The short story format is not for me. I don't particularly like to write short stories--although I'd be a better writer if I did it more often--and I don't really like to read them. When I sit down to read, I want to read for a good long time. With a collection of short stories, I have to stop after twenty minutes because I've come to the end of a story. If I keep reading and finish four or five of them, I just get a bunch of ideas knocking against each other and everything ends up murky and muddled and not at all rewarding. So, the only time I read short stories is in the car when I'm waiting for the wife to show up. She's usually late, so I can usually get in a good 15 or 20 minutes of reading, usually enough to finish one story, but not enough time to read two.
This week's car companion was Sheila Kohler's Stories from Another World. Her writing has a nice flow, I think, and she does a good job of evoking the atmosphere of difference and distance that envelopes your life when you're living somewhere other than your native country. I think her imagination--or maybe her life experiences--are darker than mine. Her stories aren't quite brutal, they're too whispery and secretive for that, but she does seem so focused on betrayal and violence. I think I'm supposed to be shocked by the disasters brought about by adultery (her favorite subject) and desire, but mostly I find myself squinting at the page, wondering where these people all live because they don't much resemble anyone I know.
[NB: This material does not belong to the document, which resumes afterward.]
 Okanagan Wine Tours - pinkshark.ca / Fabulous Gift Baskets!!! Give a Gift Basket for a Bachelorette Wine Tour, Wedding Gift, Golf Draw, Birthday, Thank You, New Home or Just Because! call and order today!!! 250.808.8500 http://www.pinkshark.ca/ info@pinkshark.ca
Sometimes I find literature about South Africa to be completely opaque. I read it, and have a feeling that there's something there I'm just not getting, some nuance or suggestion that I can't detect because I'm not familiar enough with the history or culture. I'm freshly reminded of everything I don't know about the world. I do have a basic knowledge of the imperialist timeline in Africa, but my history education stops right there. We're so far removed, sitting here in the U.S., looking eastward (Why not westward? Why can't I look west from Washington and see Africa? Why do I still instinctively look to the east?) that South Africa looks like a story of black and white. Well, black v. white. But whenever I pick up something about the place, I have to re-remind myself that white isn't necessarily white, for one, that British isn't Dutch isn't German, and it matters. And black isn't black, of course. It's just an optical illusion, looking at it from so far away.